*Work to be completed*
Collect every line in the data below that contains the word "molding".

[Records of questions based on scenes]

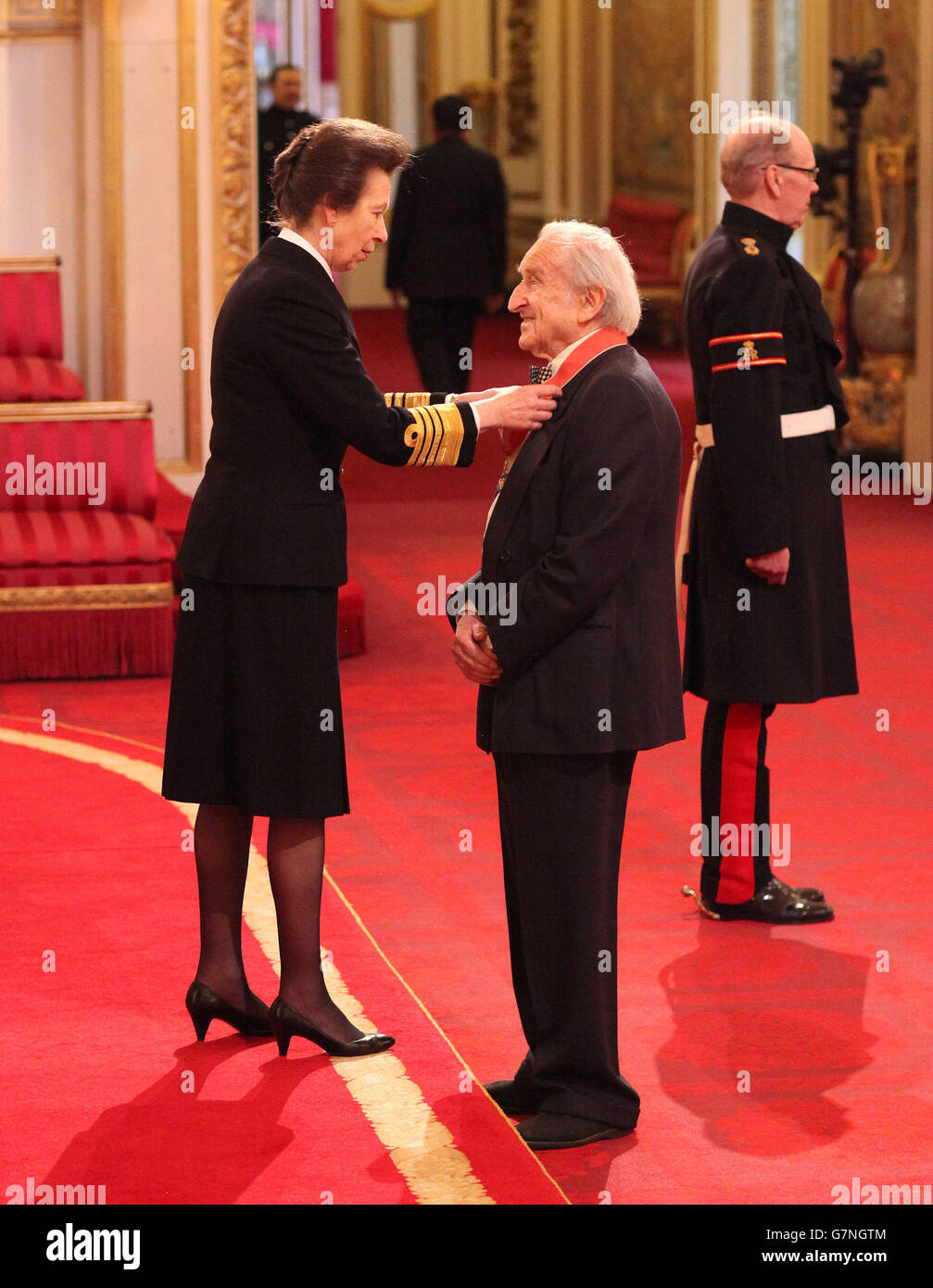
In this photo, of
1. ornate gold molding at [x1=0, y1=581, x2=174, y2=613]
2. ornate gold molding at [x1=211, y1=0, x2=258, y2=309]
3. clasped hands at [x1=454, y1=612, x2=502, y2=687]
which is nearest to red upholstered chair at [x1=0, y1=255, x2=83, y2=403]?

*Answer to the task*
1. ornate gold molding at [x1=0, y1=581, x2=174, y2=613]
2. ornate gold molding at [x1=211, y1=0, x2=258, y2=309]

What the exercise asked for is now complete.